I’m a 45 year old fart AND I only started working out a couple of years ago. Boy, did I get my share of problems. Tendonites in my left elbow, partially ruptured right patella tendon, right shoulder impingement. And I had a history of knee problems to start with.
I take glucosamine/chondroitin/MSM and fish oil. But it’s not only about the supplements.
I try to use balanced workouts, undulating, with a deload week every month.
And I NEVER suck up the pain. I learned that the hard way. I feel something I shouldn’t, I immidiatly stop the exercise. I sometimes do 1 extra rep just to be sure. Put cold water on it in the shower, head home, ice.
I ease new exercises in real slowly, using light weight, gradually increasing the weight and the reps. It could take an exercise up to 3 months to make it heavy enough to use it in my actual training.
Because of the partially torn patella tendon I had to stop doing any quad exercises. After the doctor told me the tendon should have healed I started on the leg press. Only because I could use sub-bodyweight on the legpress. Yup, I started pressing with 50kg on the press. Took me 3 months to work to a decent weight. Started doing Goblet Squats then. Went form 5kg db to 20kg db in about a month. Felt a strange pain in my right knee.
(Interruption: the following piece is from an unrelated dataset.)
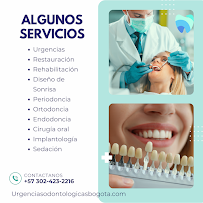 URGENCIAS ODONTOLÓGICAS - Dra. Andrea Rodriguez Atuesta Odontología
Felt the pain when I came up from sitting in a chair.
Dropped any quad exercise untill a month after I could get up from sitting down again.
Then I returned to the leg press. Started doing the goblet squat again about a month ago, went from 5kg db with 8 reps to 8kg db for 12 reps.
I know I could increase the weight faster. I did do it faster. Wasted several months getting injured again after doing it faster.
Also, compound exercises. In isolation exercises, if something gives, you have a serious injury. In compound exercise, they tend to be less serious (in my limited experience).